Significance for Investors
China, the world’s most populous nation with roughly 1.4 billion people, has a banking system worth $43 trillion, according to Bloomberg. According to a study from the China Banking Association, total profits made by Chinese commercial banks in 2018 were approximately $267 billion, according to China Daily. According to FDIC statistics released by Reuters, the US banking industry earned $62.6 billion in profits in the second quarter of 2019.
The Chinese financial sector has been plagued by a variety of issues that officials think may be addressed by allowing top international firms with superior business practices to join the market.
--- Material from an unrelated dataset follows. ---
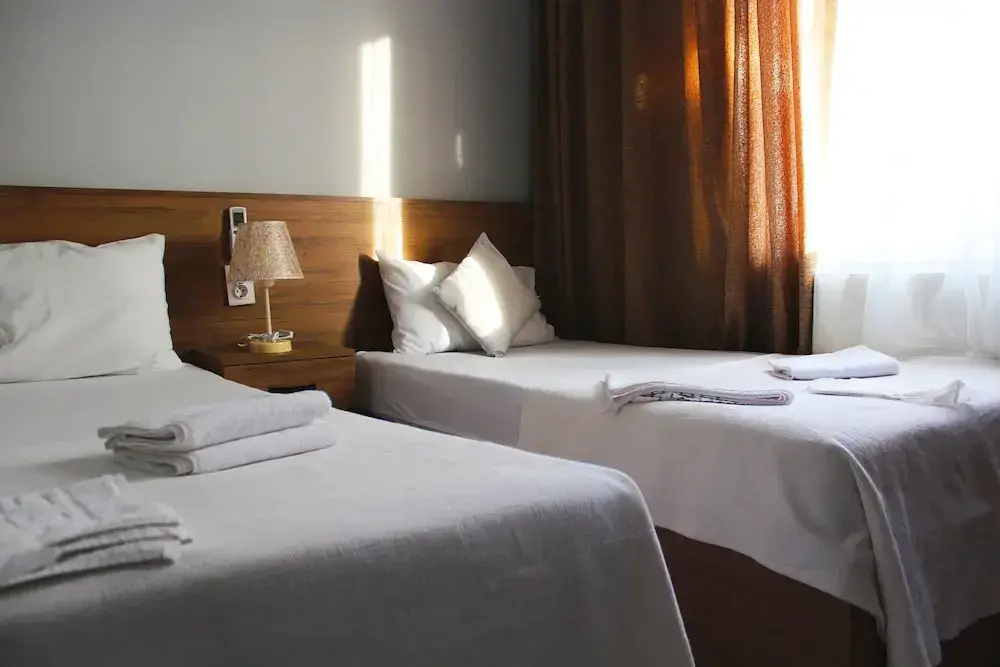 Premium Double room (twin beds)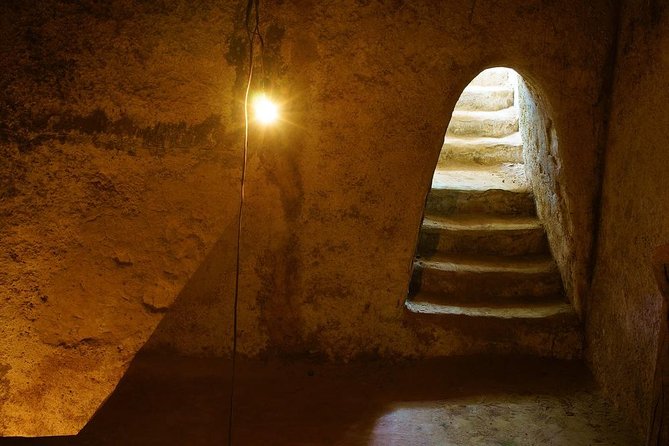 Cu Chi Tunnels Tour with LUNCH (Pho)-LESS TOURISTY-Max 7pax - Leaving Ho Chi Minh City at 8:00 am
Among these difficulties include record-high corporate bond defaults, an increase in the amount of bad loans, huge accounting mistakes by publicly traded corporations, and erroneous filings by IPO hopefuls.
“Opening up is a method of putting pressure on financial system changes, particularly given the multiple conflicting interest groups,” said Li Haitao, dean’s distinguished chair professor of finance at Beijing’s Cheung Kong Graduate School of Business.
Meanwhile, as China’s middle and upper classes expand, the Chinese economy is becoming more consumer-driven, and demand for wealth management services is rising. Furthermore, even before the trade war, its trade surplus was shrinking.
According to Daniel Rosen, a partner at economic analysis company Rhodium Group, “to avoid balance of payments issues, Beijing has to attract equally substantial capital inflows, and is diving forward with financial sector liberalization with this long-term reality in mind.”
“Everyone is on board. “We’re not slowing down,” JPMorgan Chase CEO Jamie Dimon said earlier this year in a Bloomberg interview. His bank received clearance for a majority stake in a securities joint venture in China, with the intention of becoming the sole owner once authorities allow it.
According to Reuters, Goldman Sachs has asked for majority ownership of its own joint venture in China, Goldman Sachs Gao Hua Securities, which offers investment banking services such as securities underwriting and M&A advising. Goldman already had operational control of the JV, but regulators restricted it to a 33% interest. UBS Group AG (UBS) and Morgan Stanley have also sought to assume full control of their own JVs, while HSBC Holdings Ltd. (HSBC) started a majority-owned JV in late 2017 as a consequence of its Hong Kong presence.
According to Bloomberg, the state-owned Industrial & Commercial Bank of China Ltd. (ICBC) is the world’s biggest bank by assets, with yearly earnings almost 33% larger than JPMorgan Chase. “In order to build up a substantial competitive presence in China, JPMorgan will need to be judicious about the areas in which they choose to be engaged,” says Benjamin Quinlan, CEO of financial services consultancy company Quinlan & Associates in Hong Kong. “I don’t believe they’ll ever compete with ICBC, given the sheer scale of ICBC’s resources,” he said.